START Dataset records

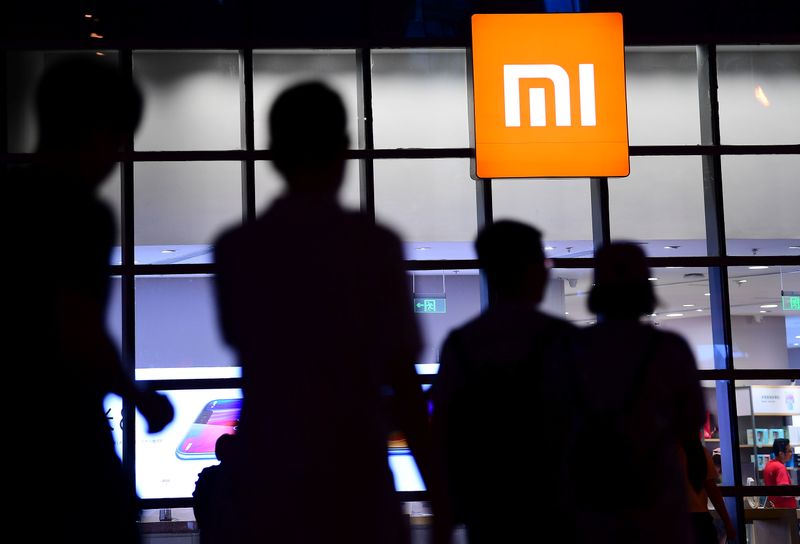 FILE PHOTO:  People walk past a Xiaomi store in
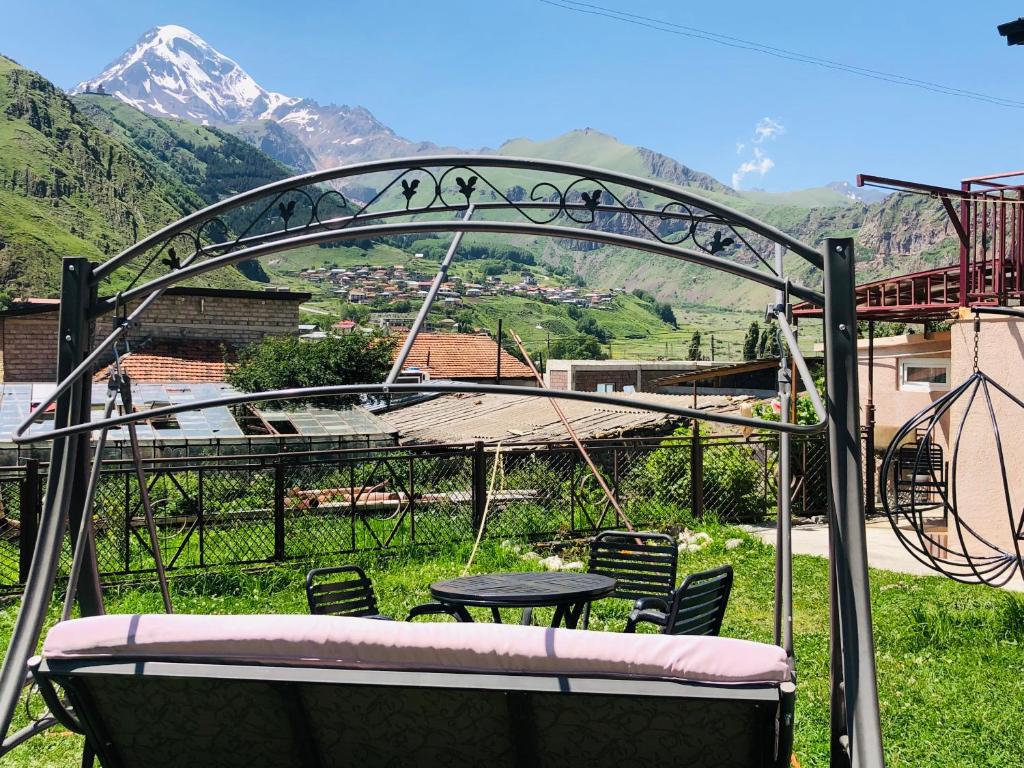 a patio with a table and chairs and mountains at Guest house chavchavadze N23 in Stepantsminda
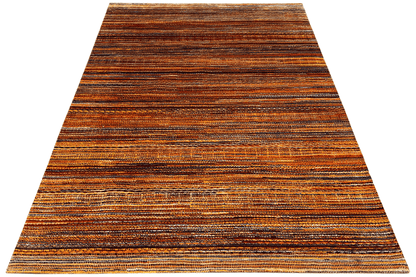 Rug with diagonal stripes, brown and orange with blue accents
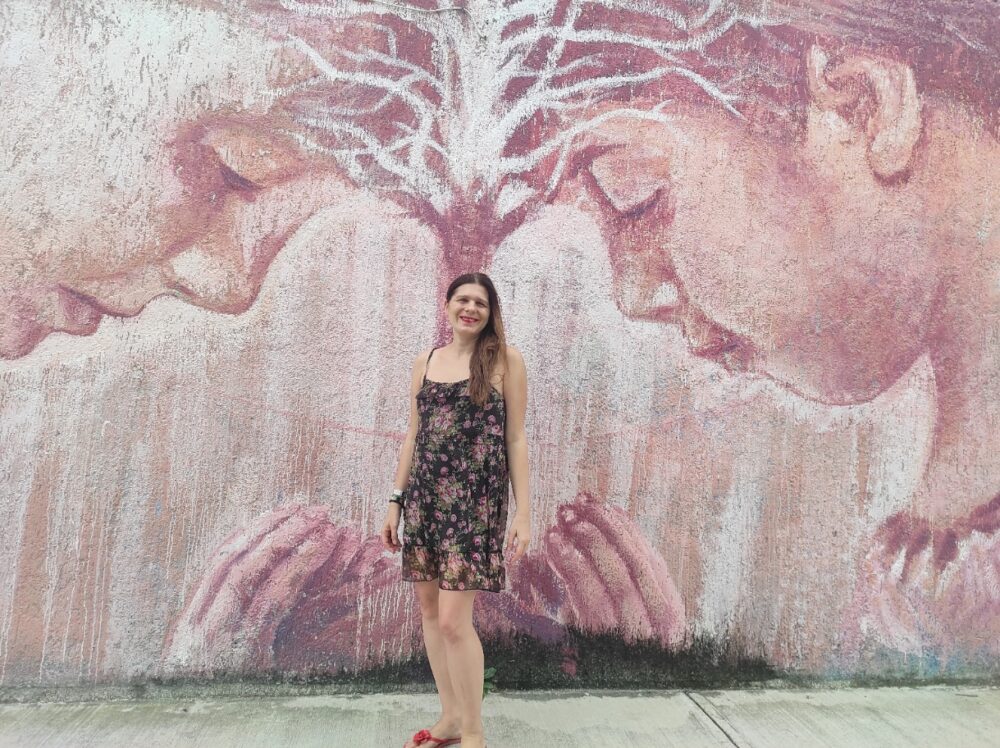 Complete Guide to Tulum on a Budget | The Common Traveler | image: woman in front of mural in Tulum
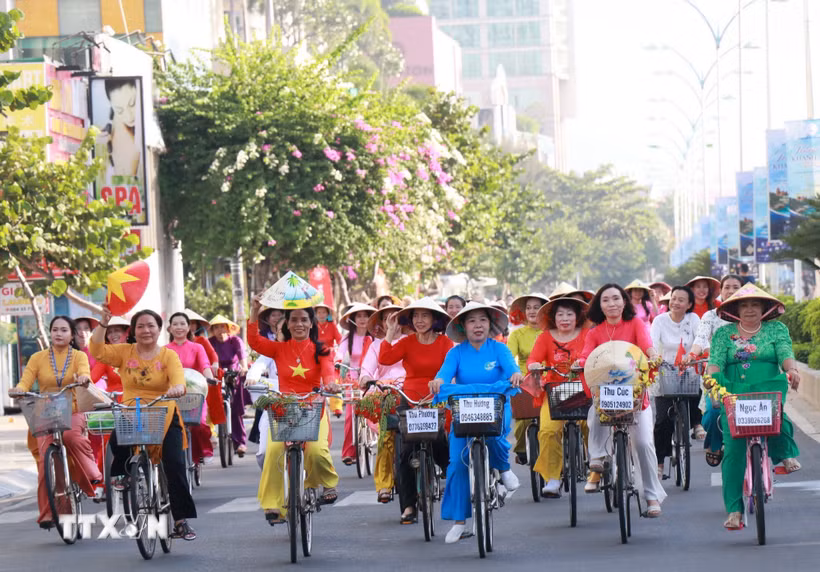 Phụ nữ Khánh Hòa tham gia lễ hội diễu hành áo dài bằng xe đạp. (Ảnh: Phan Sáu/TTXVN)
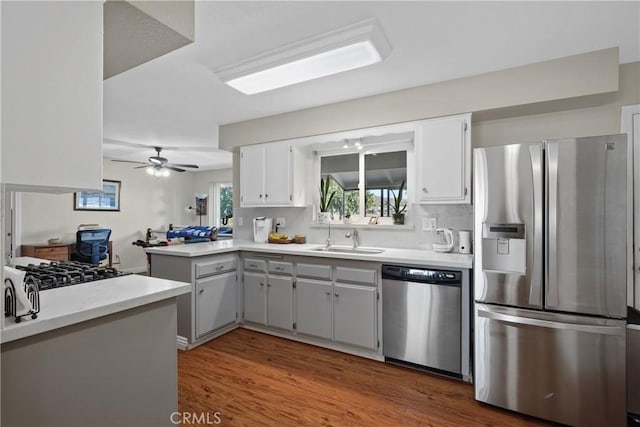 kitchen with sink, ceiling fan, dark hardwood / wood-style flooring, kitchen peninsula, and stainless steel appliances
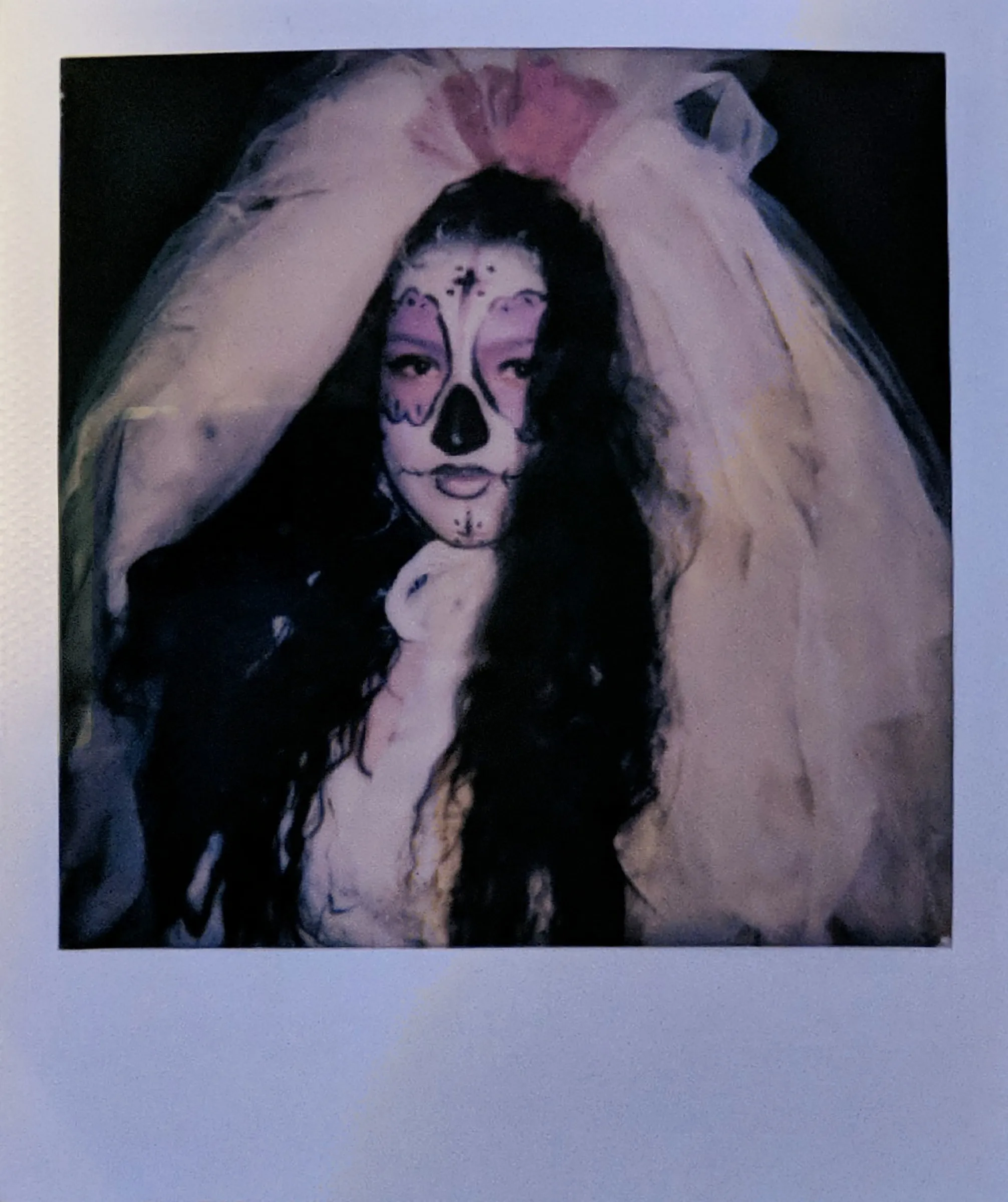 A woman in sugar skull face paint and a white veil, colors shifted to lilac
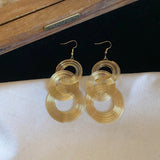 Gold Multi - Layered Circular Hollow Statement Drop Earrings
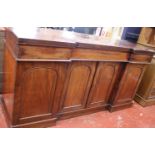 A Victorian mahogany inverted breakfront sideboard with a central cupboard flanked by single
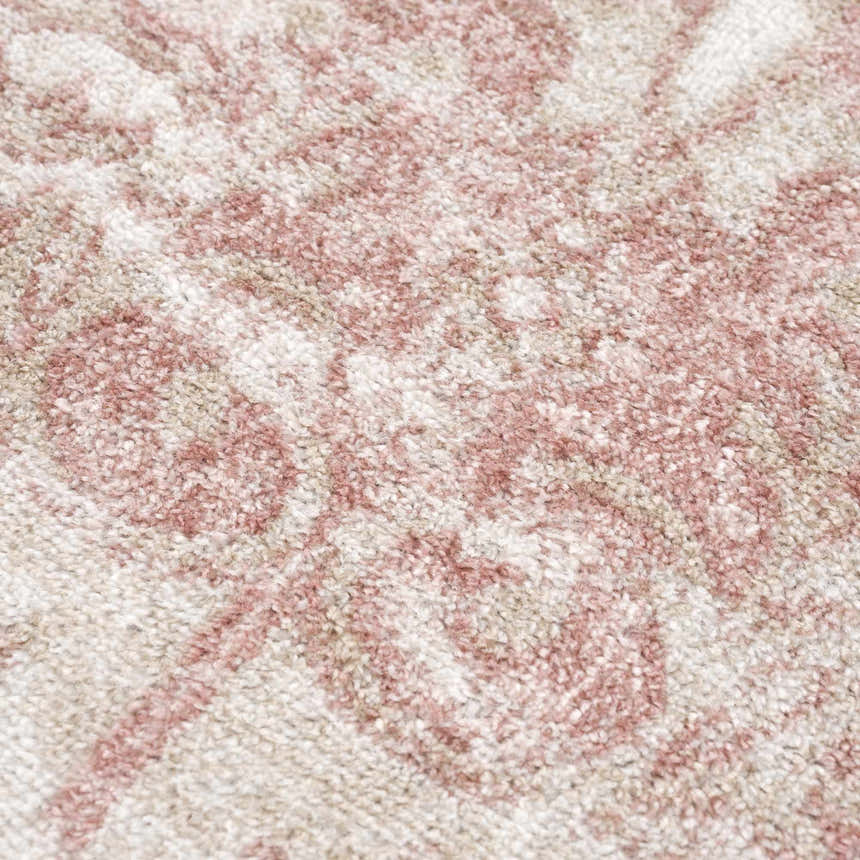 Close-up of the Snead Pink Floral Rug, showing its light beige base and pale pink floral pattern. Soft, textured weave. Texture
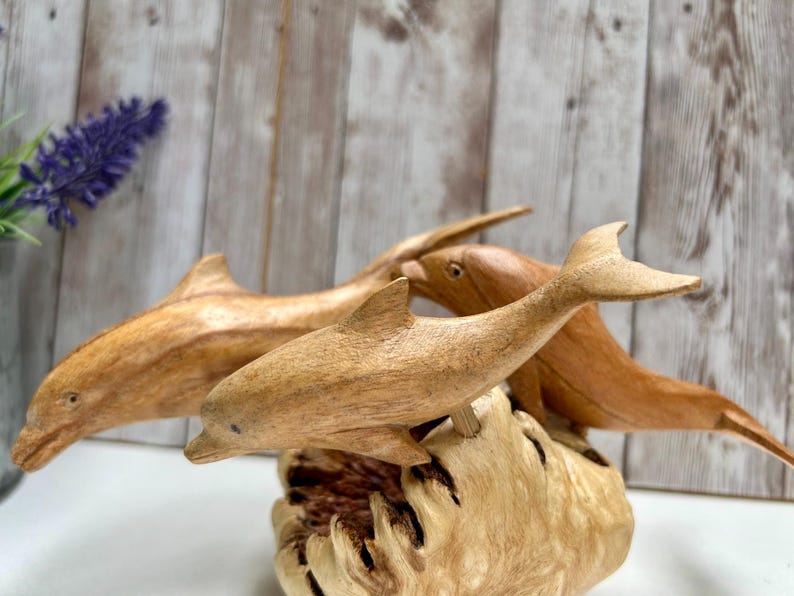 Peut inclure: Trois sculptures de dauphins en bois, chacune avec un motif de grain unique, sont expos&eacute;es sur une base en bois textur&eacute;. Les dauphins sont de diff&eacute;rentes nuances de brun, avec des nageoires et des queues sculpt&eacute;es en d&eacute;tail. L'arri&egrave;re-plan pr&eacute;sente un panneau de bois et une brindille de fleurs violettes.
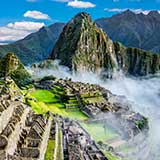 South America travel region represented by the historic ancient Peruvian ruins of Machu Picchu which is situated on the Andes mountains amongst the clouds, Peru.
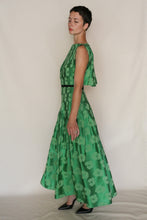 Load image into Gallery viewer, A woman stands in profile wearing the Hand Pleated Column Dress Hidden Peony Emerald, a sleeveless long silk-cotton jacquard dress with a floral pattern, paired with black heels against a plain light background.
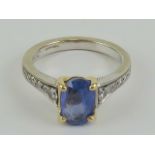 An 18ct gold oval cut cornflower blue sapphire ring, sapphire approx 1.3ct, (measuring 8.8 x 5.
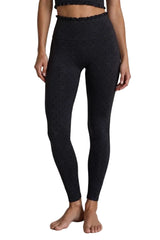 Black high-waisted leggings with a small repeating geometric pattern, modeled on a person standing barefoot against a light gray concrete wall and floor.
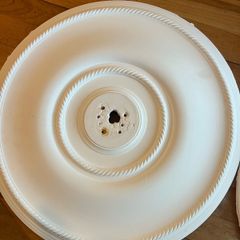Pair of decorative white ceiling roses for chandeliers or pendant lights.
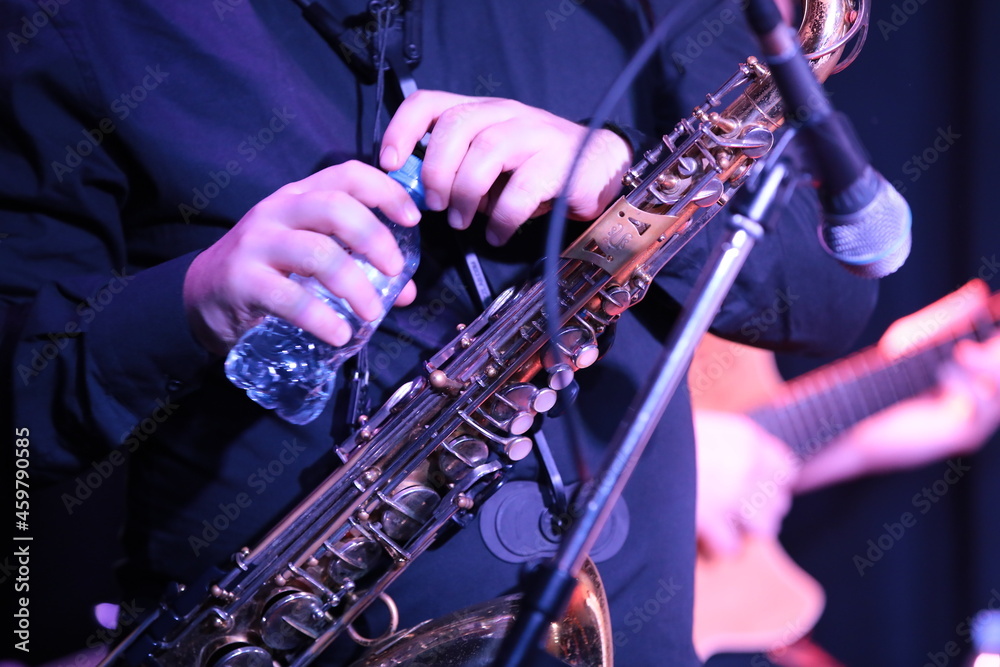 Fototapeta premium Musician playing the saxophone with a bottle of water in his hands during a break in the performance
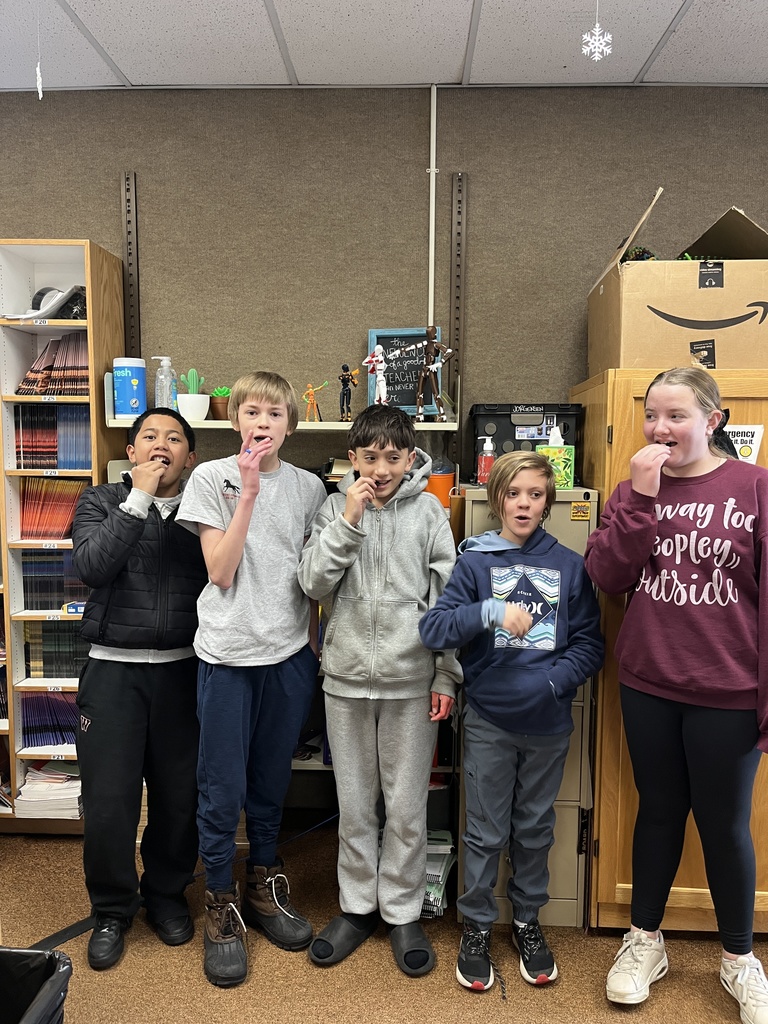 Sixth grade students trying out 90% dark chocolate. They were not fans of it.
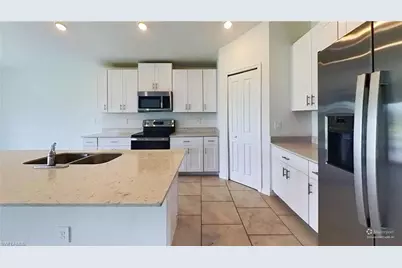 12312 Amber Waves Rd, Lehigh Acres, FL 33974 - Photo 9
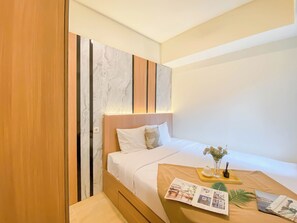Standard Apartment | Bed sheets - Homey And Modern 2Br At Meikarta Apartment (Cikarang)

END Dataset records

**Your instructions**
Your copy should consist only of the lines from the line holding "Pair of decorative" through the final line of the listing above, both included, with all pictures omitted.

**Reply**
Pair of decorative white ceiling roses for chandeliers or pendant lights.
 Fototapeta premium Musician playing the saxophone with a bottle of water in his hands during a break in the performance
 Sixth grade students trying out 90% dark chocolate. They were not fans of it.
 12312 Amber Waves Rd, Lehigh Acres, FL 33974 - Photo 9
Standard Apartment | Bed sheets - Homey And Modern 2Br At Meikarta Apartment (Cikarang)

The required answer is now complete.